Data Mesh and Quick Response Adhoc Queries

Does distributed data products work for low latency searches or lazy reporting ?

Lately, Data Mesh has gained prominence when the pain of ingesting all the data in one datalake and the data engineering teams controlling everything gave into distributed teams managing their data domains.

Data Mesh is viewed as a solution to many data-dependent use cases like., reporting, analytics, queries, etc. Datalake architecture does solve all these use cases. In some cases, it performs better. However, Data Mesh prompts unblocked parallel development.

Having said this, I struggled to understand how does the distributed data domain concept solve low latency adhoc queries, or lazy reporting use cases. Specially when the end user is on mobile, webapp or want quick answer. This is something where solutions like elastic search, read replica partitioned and indexed DBs etc. works pretty well.

Lets understand in brief what Data Mesh is and use cases or advantages where it helps.

Data Mesh – Brief Introduction

Data Mesh, in simpler terms, decentralizes data lakes or data warehouses. It is similar to how microservices break down a monolithic application.
It hands over the responsibility to ingest, curate, cleanse , store and allow consumption of “data as a product” to the team who understand that data best i.e., the data domain teams. Obviously each team has to follow the data governance principle and should leverage the core data engineering solution developed by the data platform team as much as possible.

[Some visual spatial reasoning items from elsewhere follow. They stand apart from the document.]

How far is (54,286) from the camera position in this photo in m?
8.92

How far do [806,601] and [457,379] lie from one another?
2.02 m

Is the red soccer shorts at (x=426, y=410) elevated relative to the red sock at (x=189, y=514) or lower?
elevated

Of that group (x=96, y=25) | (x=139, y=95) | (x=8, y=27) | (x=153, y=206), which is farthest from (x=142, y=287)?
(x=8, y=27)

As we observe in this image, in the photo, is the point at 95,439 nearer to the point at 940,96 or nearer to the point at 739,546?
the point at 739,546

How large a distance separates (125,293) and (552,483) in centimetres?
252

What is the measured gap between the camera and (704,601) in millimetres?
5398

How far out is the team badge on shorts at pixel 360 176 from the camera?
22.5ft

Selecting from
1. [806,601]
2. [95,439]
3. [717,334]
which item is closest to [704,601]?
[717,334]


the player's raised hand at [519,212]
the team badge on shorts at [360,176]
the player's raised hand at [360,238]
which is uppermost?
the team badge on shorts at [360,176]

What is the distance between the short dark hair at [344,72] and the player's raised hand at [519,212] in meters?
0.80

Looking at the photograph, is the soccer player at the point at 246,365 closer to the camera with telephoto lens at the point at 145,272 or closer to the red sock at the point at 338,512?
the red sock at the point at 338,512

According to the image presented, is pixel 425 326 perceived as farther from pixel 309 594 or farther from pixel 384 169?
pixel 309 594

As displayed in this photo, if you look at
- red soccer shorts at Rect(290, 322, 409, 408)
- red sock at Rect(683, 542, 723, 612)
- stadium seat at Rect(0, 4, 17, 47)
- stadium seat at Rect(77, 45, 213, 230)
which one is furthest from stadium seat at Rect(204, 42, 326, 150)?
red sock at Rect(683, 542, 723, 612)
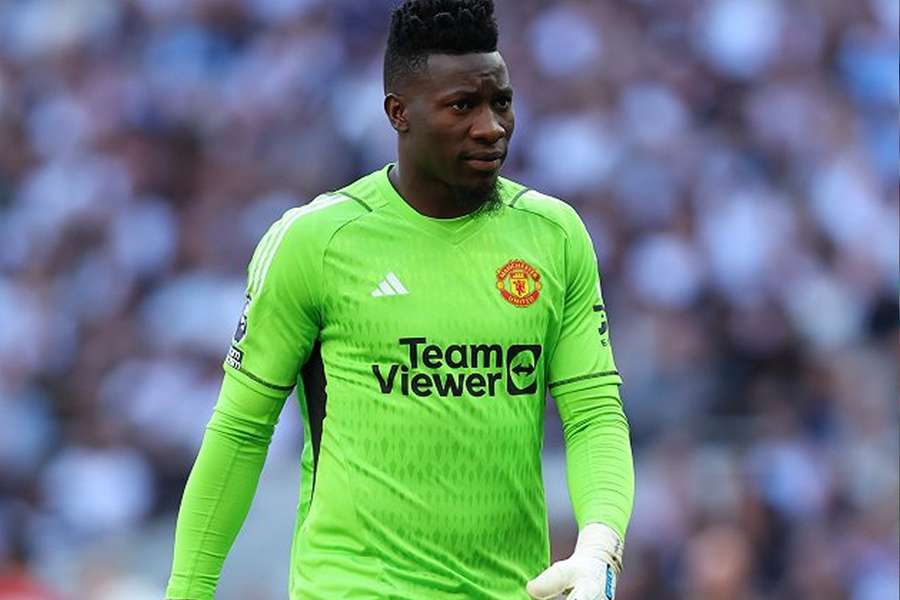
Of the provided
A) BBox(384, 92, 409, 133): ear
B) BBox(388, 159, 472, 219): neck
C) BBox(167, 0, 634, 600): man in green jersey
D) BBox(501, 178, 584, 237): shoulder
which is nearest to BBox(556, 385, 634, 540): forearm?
BBox(167, 0, 634, 600): man in green jersey

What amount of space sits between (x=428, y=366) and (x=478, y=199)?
0.44 meters

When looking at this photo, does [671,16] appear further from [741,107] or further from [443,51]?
[443,51]

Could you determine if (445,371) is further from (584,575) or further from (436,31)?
(436,31)

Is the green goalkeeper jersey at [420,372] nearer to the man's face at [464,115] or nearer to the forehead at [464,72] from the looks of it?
the man's face at [464,115]

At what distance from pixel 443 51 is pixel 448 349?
0.71m

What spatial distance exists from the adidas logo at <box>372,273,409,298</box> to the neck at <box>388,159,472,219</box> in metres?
0.20

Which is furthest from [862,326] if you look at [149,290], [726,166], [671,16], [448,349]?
[448,349]

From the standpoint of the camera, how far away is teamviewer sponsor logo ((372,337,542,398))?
4395mm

The data domain team is responsible to share the data to the data consumer teams/applications through standard well defined interfaces. All this happens under the allegiance of central data engineering or platform team which manages data governance and promotes reusable data pipeline solutions or architecture. The data products should be registered with catalogs for consumers and everyone to discover the product and the products metadata (schema etc.)

Although you can have a centralized data pipeline or template infrastructure but it should be more of a reference implementation. There has to be given enough flexibility to the data products and the consumers team.

The key characteristics of a good Data Mesh implementation is :

  • Very clear data boundaries, well defined data product without lot of cross cutting. Similar to domains concept in DDD.
  • Well maintained data catalog with schema, owners, access patterns for the data products. The key element definitions and names should remain the same across the products so its easy to cross reference or join them.
  • Each data product should have standard way to consume the data. There should not be lot of customized patterns to consume the data.
  • Each one should follow standard governance practice to that we can trust the data.

Cloud services make it easy to implement the Data Mesh architecture. We can’t discount this point. Imagine how difficult it will for each team to provision their own hardware and toolset.

So far so good. As the data is distributed, it leads to complexity for low latency adhoc queries usecases.

Why supporting quick response searches is a problem

On demand reporting, or any usecase which requires quick query with data related to different domains need to prepare the data at common place to cross reference and join them. Also the data should be stored in a database which is optimal for the consumer like., for text search ElasticSearch, geospatial supported DB or graph supporting DBs.Data Mesh prescribes that the data should be distributed and with the owners only and should be consumed on need basis with no duplicate storage. Data Mesh is a network of data domains. If you need to optimize for low-latency, this distributed data will not work. I think these are two opposite thoughts. For example., you have a data product representing the Payments Transaction and another domain is related to customer master data. Any report will have to stitch these two data products. These are not just OLTP which can be easily managed. Users would like to check historic data like.., a payment done 3 months back to Party A end understand the charges incurred. These are quick search usecases and not monthly MI reports or a daily live dashboard which works on a limited data set.

What are the options

One thought process, is to create complex caching layers or data virtualization solutions or building cubes. It’s like solving a problem that should never have existed in the first place.

The practical way to solve this is to go with likes., of CQRS on data mesh (the way microservices solve such problem). Query from read replica databases, and horses for courses data storage systems like elastic search, Document DB , Indexed and partitioned RDBMS or even in some scenarios caches.

This works even in the Data Mesh paradigm. Data Mesh actually allows to create data domain based on the consumption perspective as well. This means an application responding to quick queries can prepare its own consumer data domain.

Data Mesh doesn’t restrict from including other domain’s data (payments transaction and customer data), provided the data is transformed (joined in this case), and persist it (DataStore relevant to final use case). The consumer team can take ownership of this new transformed data product. This is what is known as the consumer aligned data domain. Another advantage is you can distribute the read workloads and may lead to cost saving as well.

Can this be a data product, it depends on the consumer team. If they think that this is relevant for others then it should be registered with the catalog teams and proper lineage should be made available.

Long story short, it is OK to prepare the data beforehand and give consumers enough room to operate. This is win win situation as everyone can participate in evolving the data platform and without compromising on critical business non functional requirements.